To people, it looks like an album. But for me, it’s just a blip and a sign of what there is to still create. Every time I do an album I’m reminded that I’m still very small, regardless of how it looks to everyone. Finishing this album is a big thing because every album is important and big, and it’s these moments that’ll tone me one day and it’s something that always sticks with me. When you make a album, that’s there forever. Someone that doesn’t hear everything else, that’s what you’re always going to be in their mind. The magnitude of it never escapes me but at the same time, from my perspective, it’s just another beginning. I still have so much to learn not just as an artist but as a person. 
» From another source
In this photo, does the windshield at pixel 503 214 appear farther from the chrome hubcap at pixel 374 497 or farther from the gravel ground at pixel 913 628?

A lot of the album seems to center on notions of success and testing, if not rediscovering, your own potential. 

Well, another thing I learned is no matter what comes of this, it’s kind of what I do. I was having a lot of reservations about things that weren’t in my control, or things that will never be in my control. Will I ever be what I consider famous? There’s absolutely nothing I can do to make that happen. Not even a lot of money, because I’ve seen a lot of labels dump tons of money into artists that never blow up.

But what does your version of success look like? 

I don’t have the answer to that. 

Then why bother worrying about it? How do you know you’re not already there? 

Because I’m still thinking about it. I may always be like, “There’s more,” or there’s something else. But the thing is, I don’t know exactly what success is. I can put a monetary number on it. I could say success would be having this amount of money, having this amount of security. Knowing that when I wake up I don’t have to think about these things. Knowing that these things are in place that are being managed by these people in this thing. Success might be not wondering what the fuck is next. But then at the same time, when are you not going to be wondering what is next? Will I ever be successful enough if I’m always going to want more? 

Success sounds like freedom to me. 

Yeah, it is, and it’s a tough thing to say. But I feel like it’s easier encapsulating what I don’t want it to be. What I don’t want to do is see family members struggling. What I don’t want to do is not be able to have to — at the drop of a dime — afford my wife anything that she wants. By all general standards, I have a very successful music career. And this might sound like some millenial shit but I shouldn’t be working this hard just to live. If I’m going to work this hard all the time, just to have to figure it out day-by-day, then it ain’t going right. 

But successful, to me would be not having the stresses of it. I don’t need to be Rihanna but I know a lot of artists that are comfortable. I’m still at a point where I’m fighting for the respect, the fandom, the financial gains, the merit, the accolades. It looks good on paper, but until I ain’t got to think about that shit, then maybe a part of me will never feel successful.

At this point in the pandemic it feels — probably deceptively — like we’re on the other end of it. Are you finding any relief in how things are settling? 

I mean, there’s a lot of potential for things to go really crazy again. But where we’re at right now is a nice cool spot. I’ll accept the shit out of this, just for my personal sanity.